21 febrero, 2008 01:00

Tras el éxito de El tercer hombre (1949), del que fue guionista, Graham Greene (1904-1991) escribió En tierra de nadie para un filme que nunca llegó a rodarse. Seix Barral lanza ahora esta novela, inédita en España, un relato de espías, persecuciones, amor y lealtades imposibles, muy vinculado a El tercer hombre, pero con un nuevo componente religioso.
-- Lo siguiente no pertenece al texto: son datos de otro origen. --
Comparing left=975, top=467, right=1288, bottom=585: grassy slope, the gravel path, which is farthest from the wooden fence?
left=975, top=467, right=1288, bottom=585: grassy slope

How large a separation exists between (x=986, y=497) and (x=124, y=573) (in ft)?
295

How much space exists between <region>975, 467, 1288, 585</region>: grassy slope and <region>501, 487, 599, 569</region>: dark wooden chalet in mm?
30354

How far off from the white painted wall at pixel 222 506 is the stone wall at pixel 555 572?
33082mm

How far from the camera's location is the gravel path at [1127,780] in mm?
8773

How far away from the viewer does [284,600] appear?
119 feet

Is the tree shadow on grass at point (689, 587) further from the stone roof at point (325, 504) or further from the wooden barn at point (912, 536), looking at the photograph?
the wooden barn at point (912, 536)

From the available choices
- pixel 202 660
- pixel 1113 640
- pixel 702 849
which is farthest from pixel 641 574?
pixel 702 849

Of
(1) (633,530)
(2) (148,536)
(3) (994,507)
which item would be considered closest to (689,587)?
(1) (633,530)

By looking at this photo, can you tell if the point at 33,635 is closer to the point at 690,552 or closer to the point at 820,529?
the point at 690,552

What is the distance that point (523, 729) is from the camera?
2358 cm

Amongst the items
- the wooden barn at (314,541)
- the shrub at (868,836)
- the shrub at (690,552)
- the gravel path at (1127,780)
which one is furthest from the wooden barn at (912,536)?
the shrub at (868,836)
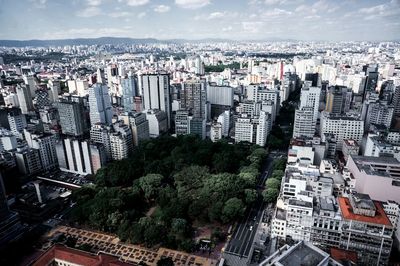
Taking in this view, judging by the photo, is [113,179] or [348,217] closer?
[348,217]

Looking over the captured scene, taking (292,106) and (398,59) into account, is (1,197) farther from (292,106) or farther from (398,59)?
(398,59)

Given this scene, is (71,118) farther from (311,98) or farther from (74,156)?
(311,98)

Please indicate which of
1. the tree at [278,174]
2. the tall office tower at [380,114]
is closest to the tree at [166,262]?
the tree at [278,174]

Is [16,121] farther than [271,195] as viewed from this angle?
Yes

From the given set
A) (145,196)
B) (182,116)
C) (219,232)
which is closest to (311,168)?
(219,232)

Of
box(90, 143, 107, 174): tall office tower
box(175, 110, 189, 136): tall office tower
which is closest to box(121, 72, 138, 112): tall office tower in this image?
box(175, 110, 189, 136): tall office tower

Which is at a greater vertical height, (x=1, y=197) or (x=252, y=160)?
(x=1, y=197)

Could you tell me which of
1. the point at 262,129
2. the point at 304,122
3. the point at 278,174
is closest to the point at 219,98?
the point at 262,129
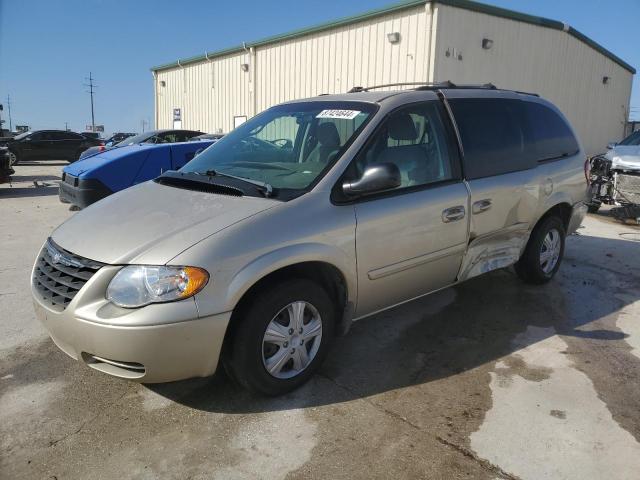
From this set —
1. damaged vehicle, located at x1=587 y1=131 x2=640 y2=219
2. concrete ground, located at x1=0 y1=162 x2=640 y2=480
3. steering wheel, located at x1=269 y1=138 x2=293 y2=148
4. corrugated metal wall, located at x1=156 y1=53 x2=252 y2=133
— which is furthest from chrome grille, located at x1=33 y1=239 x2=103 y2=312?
corrugated metal wall, located at x1=156 y1=53 x2=252 y2=133

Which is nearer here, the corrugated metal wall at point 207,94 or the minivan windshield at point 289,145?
the minivan windshield at point 289,145

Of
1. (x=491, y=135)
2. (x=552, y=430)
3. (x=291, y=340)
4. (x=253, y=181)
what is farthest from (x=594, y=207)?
(x=291, y=340)

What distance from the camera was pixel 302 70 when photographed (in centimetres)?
1543

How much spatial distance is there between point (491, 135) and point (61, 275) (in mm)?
3196

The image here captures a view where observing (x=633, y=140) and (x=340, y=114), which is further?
(x=633, y=140)

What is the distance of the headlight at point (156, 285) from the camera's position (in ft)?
8.01

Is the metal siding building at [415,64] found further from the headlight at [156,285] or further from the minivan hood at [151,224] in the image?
the headlight at [156,285]

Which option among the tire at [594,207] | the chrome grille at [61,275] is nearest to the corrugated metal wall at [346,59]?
the tire at [594,207]

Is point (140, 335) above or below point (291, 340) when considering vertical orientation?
above

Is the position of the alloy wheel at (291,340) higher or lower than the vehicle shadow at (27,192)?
higher

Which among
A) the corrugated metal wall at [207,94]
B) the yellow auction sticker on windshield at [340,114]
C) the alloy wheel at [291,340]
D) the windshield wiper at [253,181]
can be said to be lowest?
the alloy wheel at [291,340]

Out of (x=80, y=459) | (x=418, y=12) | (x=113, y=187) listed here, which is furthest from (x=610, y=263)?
(x=418, y=12)

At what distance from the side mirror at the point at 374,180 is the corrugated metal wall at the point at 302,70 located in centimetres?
967

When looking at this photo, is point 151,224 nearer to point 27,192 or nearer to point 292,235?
point 292,235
Lo había estado observando durante varios días, siempre sentado en el restaurante del club, en el mismo sitio, solo, con un libro delante: un hombre de cuarenta y pocos con expresión de cansada paciencia, como si dedicase la vida a esperar en lugares tan ingratos como el balneario de Braunlage [Ciudad de esquí situada en la Montañas Hartz]. Estaba rodeado por las angulares caras de descontento de las esposas de las tropas de ocupación, que venían con unos días de permiso, a veces acompañadas de sus maridos y a veces en pequeñas manadas cacareantes sin otro propósito que el de inspeccionar una tienda de la NAAFI [Instituto de la Marina, el Ejército de Tierra y el del Aire] -calcetines de nylon, unas cuantas bufandas, algún perfume Molineux, guantes, una selección de malos libros infantiles. No era la temporada de esquí, así que las mujeres llegaban y se marchaban rápidamente, mientras él seguía allí, un civil con un libro. Me preguntaba a menudo si estaba esperando a una muchacha con la que había quedado, pero si así hubiera sido, habría percibido algunos signos de impaciencia, de los que no podía acusársele.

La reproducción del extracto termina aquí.